§ **Consigne**:
Recopiez mot pour mot le passage sur l'Europe face à la Russie, en commençant par « L’Europe devra se » et en allant jusqu'à « à l’égard de l’Europe. ».

§ **Extrait du texte**:
L’Europe devra se dissocier clairement de la trahison américaine. Il faut exiger des garanties de sécurité pour Kiev, insister sur le déploiement de forces européennes en Ukraine, ne pas laisser le pays seul face à la Russie. Il faut que l’Europe prenne conscience qu’elle a des cartes à jouer. L’Amérique de Trump ne suffira pas à remettre à flot l’économie de la Russie. Sans le savoir, les Européens sont en position de force. Historiquement, l’Empire russe n’a tenu que par les Européens cooptés par le pouvoir russe. Aujourd’hui, après leur expérience calamiteuse avec l’autarcie et le pivot vers la Chine, les Russes ont une conscience aiguë de leur dépendance à l’égard de l’Europe.

Lire aussi |    Avant la rencontre Trump-Poutine, les Européens rappellent leur opposition à des modifications des frontières « par la force »

§ **Données sources**:

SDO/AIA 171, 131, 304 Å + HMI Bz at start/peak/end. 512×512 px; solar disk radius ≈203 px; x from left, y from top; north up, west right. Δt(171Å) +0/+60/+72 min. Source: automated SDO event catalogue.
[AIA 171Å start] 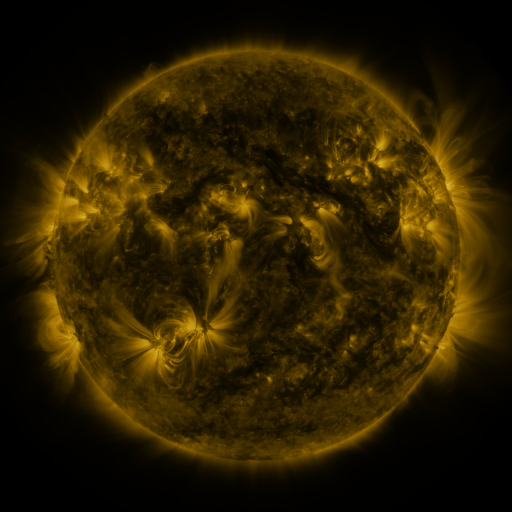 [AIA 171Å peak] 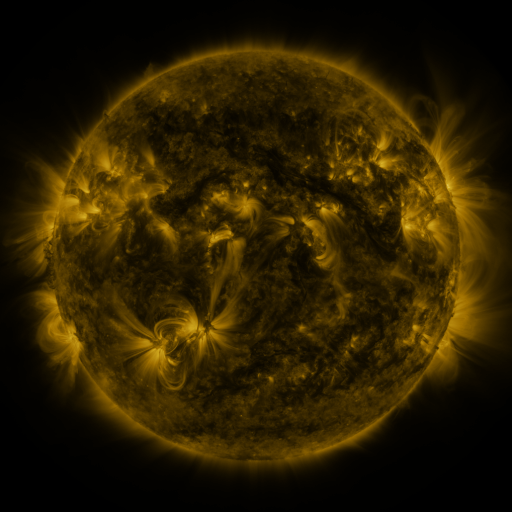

§ **Réponse**:
L’Europe devra se dissocier clairement de la trahison américaine. Il faut exiger des garanties de sécurité pour Kiev, insister sur le déploiement de forces européennes en Ukraine, ne pas laisser le pays seul face à la Russie. Il faut que l’Europe prenne conscience qu’elle a des cartes à jouer. L’Amérique de Trump ne suffira pas à remettre à flot l’économie de la Russie. Sans le savoir, les Européens sont en position de force. Historiquement, l’Empire russe n’a tenu que par les Européens cooptés par le pouvoir russe. Aujourd’hui, après leur expérience calamiteuse avec l’autarcie et le pivot vers la Chine, les Russes ont une conscience aiguë de leur dépendance à l’égard de l’Europe.